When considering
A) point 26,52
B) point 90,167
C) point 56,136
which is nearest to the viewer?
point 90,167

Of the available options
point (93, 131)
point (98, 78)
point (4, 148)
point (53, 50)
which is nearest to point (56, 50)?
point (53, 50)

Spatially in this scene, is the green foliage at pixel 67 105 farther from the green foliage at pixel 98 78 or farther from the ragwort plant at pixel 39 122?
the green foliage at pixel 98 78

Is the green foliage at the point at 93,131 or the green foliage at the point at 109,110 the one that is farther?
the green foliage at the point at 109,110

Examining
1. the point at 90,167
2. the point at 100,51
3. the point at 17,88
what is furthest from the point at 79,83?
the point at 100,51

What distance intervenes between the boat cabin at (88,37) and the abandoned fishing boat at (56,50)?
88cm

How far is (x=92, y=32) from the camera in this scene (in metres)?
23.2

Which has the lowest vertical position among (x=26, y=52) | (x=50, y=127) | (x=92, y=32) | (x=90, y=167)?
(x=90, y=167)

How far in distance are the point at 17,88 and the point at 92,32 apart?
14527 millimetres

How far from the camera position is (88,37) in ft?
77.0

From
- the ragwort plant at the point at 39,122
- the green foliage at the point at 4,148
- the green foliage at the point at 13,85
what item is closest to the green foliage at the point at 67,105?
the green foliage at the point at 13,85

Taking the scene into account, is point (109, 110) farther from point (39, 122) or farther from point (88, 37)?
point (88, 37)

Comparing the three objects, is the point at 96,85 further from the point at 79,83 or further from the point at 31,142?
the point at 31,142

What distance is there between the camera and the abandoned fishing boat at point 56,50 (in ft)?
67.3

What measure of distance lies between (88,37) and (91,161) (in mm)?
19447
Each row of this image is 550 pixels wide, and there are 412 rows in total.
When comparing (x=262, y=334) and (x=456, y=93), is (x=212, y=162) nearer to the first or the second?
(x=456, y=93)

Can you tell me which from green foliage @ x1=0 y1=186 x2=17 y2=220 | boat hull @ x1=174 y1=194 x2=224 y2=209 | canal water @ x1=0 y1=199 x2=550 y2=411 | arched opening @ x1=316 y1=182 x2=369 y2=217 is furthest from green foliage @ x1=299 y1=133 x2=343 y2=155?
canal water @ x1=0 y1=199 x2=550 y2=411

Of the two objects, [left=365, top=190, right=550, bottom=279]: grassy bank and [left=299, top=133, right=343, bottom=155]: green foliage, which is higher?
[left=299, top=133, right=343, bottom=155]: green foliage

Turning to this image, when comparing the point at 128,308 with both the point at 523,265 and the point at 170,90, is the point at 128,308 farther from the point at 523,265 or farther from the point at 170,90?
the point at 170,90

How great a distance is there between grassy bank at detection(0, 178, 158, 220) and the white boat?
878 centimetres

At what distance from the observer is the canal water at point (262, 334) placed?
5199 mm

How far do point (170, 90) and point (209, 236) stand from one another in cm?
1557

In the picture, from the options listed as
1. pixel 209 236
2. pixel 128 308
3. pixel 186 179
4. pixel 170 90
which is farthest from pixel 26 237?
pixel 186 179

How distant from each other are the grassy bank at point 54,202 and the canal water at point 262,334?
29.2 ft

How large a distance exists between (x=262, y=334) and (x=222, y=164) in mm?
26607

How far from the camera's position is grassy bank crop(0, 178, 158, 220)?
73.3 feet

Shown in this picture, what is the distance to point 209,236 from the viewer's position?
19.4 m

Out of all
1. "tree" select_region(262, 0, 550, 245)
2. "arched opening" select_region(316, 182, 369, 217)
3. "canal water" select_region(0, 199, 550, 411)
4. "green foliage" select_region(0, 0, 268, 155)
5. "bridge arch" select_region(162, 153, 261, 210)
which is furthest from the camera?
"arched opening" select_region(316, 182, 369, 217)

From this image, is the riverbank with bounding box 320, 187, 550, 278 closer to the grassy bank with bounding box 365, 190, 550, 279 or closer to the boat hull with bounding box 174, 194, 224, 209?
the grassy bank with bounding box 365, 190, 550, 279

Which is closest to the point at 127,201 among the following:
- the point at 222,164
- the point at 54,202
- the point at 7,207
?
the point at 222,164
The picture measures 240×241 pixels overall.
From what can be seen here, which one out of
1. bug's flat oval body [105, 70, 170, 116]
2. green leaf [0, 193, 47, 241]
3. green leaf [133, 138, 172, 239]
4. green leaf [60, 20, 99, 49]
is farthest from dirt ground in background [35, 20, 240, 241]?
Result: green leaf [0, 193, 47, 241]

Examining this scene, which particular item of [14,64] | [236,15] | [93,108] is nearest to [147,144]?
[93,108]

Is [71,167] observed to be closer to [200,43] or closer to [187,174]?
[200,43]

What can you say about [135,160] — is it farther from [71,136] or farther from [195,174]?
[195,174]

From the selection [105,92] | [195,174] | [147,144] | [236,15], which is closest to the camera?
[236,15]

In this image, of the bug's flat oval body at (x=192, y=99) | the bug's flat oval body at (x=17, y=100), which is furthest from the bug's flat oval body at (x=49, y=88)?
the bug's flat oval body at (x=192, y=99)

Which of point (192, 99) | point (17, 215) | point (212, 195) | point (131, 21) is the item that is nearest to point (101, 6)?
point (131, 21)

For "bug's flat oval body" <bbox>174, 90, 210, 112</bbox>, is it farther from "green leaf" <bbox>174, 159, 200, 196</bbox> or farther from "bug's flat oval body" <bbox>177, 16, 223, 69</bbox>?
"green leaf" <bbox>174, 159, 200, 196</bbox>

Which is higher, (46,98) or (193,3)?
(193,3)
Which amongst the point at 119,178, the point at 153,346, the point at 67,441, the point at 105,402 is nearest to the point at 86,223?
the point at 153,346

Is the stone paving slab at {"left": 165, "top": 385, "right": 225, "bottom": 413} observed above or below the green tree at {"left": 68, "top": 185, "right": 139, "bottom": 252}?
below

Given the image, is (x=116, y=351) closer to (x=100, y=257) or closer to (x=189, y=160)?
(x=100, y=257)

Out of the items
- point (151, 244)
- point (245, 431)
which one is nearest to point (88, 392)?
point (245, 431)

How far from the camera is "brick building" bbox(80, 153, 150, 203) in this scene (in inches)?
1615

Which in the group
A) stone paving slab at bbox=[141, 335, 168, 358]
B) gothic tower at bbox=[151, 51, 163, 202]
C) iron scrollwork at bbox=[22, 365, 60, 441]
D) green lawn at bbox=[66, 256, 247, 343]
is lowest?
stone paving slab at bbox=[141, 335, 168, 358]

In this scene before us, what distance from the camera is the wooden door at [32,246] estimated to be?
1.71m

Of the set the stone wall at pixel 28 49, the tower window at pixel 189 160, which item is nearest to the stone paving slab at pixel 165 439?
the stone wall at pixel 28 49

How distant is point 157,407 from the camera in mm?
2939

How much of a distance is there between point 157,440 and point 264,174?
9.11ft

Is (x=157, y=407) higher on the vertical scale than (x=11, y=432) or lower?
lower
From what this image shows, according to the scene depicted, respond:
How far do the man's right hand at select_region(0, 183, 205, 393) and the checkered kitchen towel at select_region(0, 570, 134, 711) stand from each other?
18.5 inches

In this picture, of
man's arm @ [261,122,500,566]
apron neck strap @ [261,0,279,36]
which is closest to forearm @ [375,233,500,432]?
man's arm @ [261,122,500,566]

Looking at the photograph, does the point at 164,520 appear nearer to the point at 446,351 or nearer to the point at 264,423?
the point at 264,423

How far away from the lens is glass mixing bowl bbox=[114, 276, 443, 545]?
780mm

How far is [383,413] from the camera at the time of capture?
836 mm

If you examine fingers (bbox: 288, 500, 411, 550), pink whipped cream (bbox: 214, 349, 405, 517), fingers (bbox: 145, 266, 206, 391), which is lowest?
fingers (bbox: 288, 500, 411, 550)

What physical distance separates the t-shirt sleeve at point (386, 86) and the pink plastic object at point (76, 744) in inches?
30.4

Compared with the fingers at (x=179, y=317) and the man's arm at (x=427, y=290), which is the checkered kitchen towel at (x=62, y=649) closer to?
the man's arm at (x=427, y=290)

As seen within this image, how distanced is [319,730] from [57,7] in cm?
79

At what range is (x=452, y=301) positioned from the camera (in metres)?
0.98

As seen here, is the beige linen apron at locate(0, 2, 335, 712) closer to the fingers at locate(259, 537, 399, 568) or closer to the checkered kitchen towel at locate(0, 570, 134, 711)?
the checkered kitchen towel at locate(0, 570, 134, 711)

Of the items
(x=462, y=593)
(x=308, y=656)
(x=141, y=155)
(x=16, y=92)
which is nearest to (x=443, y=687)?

··········

Return the lines between the one containing "Out of the items" and the one containing "18.5 inches", inclusive, reproducing them verbatim.

Out of the items
- point (151, 244)
- point (245, 431)
which one is nearest to point (88, 392)?
point (245, 431)

How far from the camera is "brick building" bbox(80, 153, 150, 203) in this scene (in inches)?
1615

Which in the group
A) stone paving slab at bbox=[141, 335, 168, 358]
B) gothic tower at bbox=[151, 51, 163, 202]
C) iron scrollwork at bbox=[22, 365, 60, 441]
D) green lawn at bbox=[66, 256, 247, 343]
is lowest?
stone paving slab at bbox=[141, 335, 168, 358]

In this scene before us, what distance from the camera is the wooden door at [32,246] estimated to be?
1.71m

Of the set the stone wall at pixel 28 49, the tower window at pixel 189 160, which item is nearest to the stone paving slab at pixel 165 439?
the stone wall at pixel 28 49

How distant is point 157,407 from the camera in mm?
2939

How much of a distance is there between point 157,440 and point 264,174?
9.11ft

Is (x=157, y=407) higher on the vertical scale than (x=11, y=432) or lower?
lower
From what this image shows, according to the scene depicted, respond:
How far do the man's right hand at select_region(0, 183, 205, 393) and the checkered kitchen towel at select_region(0, 570, 134, 711) stand from each other?
18.5 inches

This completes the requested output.